## [Quoted text]

Monday, March 31, 2014
Tuesday, March 25, 2014
Summer Blues
This is that temple at Ramanagaram. It was afternoon when this was done. P, S and I were sitting in front of the temple in the shade of trees drawing this. We spoke about how happy we felt to get away from the city and sit in the middle of nowhere to draw. We decided that we needed to do one more thing to complete our happiness. We phoned A, who was unable to come with us that day. P spent 10 entire minutes eulogizing our wonderful time to A. Our happiness was complete.
Since we didn’t want to roast in the heat of a village during the month of March, we sketched within the city last week. Some place with a fountain and moth eaten ducks. Too many conversations with P and S about abstract theories. Lucky for me, S’s wife happened to accompany him. She had been given strict instructions not to disturb us, but she waited while I finished drawing this ugly mall opposite. I quickly drew, ditched the guys and scooted off with her to shop for girlie things. Wonderful time. “Don’t listen to boys and their bulls*** ” said S’s wife, “they are just showing off”.
This, a lovely fig tree growing inside ITC (Indian Tobacco Company). Thanks to C, whose husband and sister work there, I got a guided tour inside the beautiful green environmentally friendly campus.
The drawing above and below from my giant Moleskine sketchbook. Playing with organic forms. What is a sketchbook for if it isn't for experimentation?
And this last one above, blue sky against the beautiful red of the State Central Library.
Labels:
Blue,
drawing,
Moleskine Sketchbook,
sketching
Thursday, March 13, 2014
The Bloody Chamber
I felt no fear, no intimation of dread. Now I walked as firmly as I had done in my mother's house.
~ The Bloody Chamber
Sometime during the end of 2011, I happened to read
that the Folio Society had organized a competition which required participants
to illustrate three of Angela Carter’s stories from The Bloody Chamber. As much as I would have liked
to, I was unable to participate due to prior deadlines that had to be met, but
I did very much want to try illustrating an Angela Carter story yet again and I
finally did manage to do that yesterday.

## [To-do list]
[1] According to the sketching blog, what kind of tree grows inside ITC?
[2] For each statement, indicate whether it agrees with the sketching blog: (a) The narrator sketched in a village last week. (b) S's wife had been told not to disturb the group. (c) The narrator entered the Folio Society competition.
[3] List every label attached to the post in the sketching blog.
The records are not required for the tasks that refer to the sketching blog.

Items from a data source:
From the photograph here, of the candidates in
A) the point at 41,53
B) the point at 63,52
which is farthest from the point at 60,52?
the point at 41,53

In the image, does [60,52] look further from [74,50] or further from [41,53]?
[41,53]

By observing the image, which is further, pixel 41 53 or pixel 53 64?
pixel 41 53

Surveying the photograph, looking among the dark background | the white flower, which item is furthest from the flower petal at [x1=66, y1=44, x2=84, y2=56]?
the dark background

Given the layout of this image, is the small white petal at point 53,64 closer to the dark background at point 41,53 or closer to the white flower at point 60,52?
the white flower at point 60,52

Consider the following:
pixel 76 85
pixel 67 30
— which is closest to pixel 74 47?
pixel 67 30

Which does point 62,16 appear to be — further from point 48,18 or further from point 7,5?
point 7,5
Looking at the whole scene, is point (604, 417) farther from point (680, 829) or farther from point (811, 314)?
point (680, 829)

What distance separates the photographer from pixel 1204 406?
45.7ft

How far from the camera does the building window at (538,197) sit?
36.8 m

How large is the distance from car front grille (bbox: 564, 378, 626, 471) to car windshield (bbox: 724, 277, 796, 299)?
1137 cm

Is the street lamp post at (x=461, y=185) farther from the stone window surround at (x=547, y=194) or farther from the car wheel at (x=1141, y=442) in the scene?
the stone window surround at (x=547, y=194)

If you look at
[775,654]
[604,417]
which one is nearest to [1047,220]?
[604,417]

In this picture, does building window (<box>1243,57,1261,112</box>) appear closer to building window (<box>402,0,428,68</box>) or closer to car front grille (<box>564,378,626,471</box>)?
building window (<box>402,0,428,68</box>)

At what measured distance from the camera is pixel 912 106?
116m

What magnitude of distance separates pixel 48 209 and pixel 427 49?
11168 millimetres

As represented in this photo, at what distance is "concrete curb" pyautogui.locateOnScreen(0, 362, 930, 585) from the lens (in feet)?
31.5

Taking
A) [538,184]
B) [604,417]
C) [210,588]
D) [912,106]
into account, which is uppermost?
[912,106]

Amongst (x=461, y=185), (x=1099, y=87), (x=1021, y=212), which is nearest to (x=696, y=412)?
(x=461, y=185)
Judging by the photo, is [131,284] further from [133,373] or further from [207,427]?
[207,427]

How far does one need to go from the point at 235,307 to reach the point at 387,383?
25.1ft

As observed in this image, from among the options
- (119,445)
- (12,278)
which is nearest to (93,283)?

## [Final results]
[1] A fig tree.

[2]
(a) No: "we sketched within the city last week."
(b) Yes: "She had been given strict instructions not to disturb us."
(c) No: "I was unable to participate due to prior deadlines that had to be met."

[3] Blue, drawing, Moleskine Sketchbook, sketching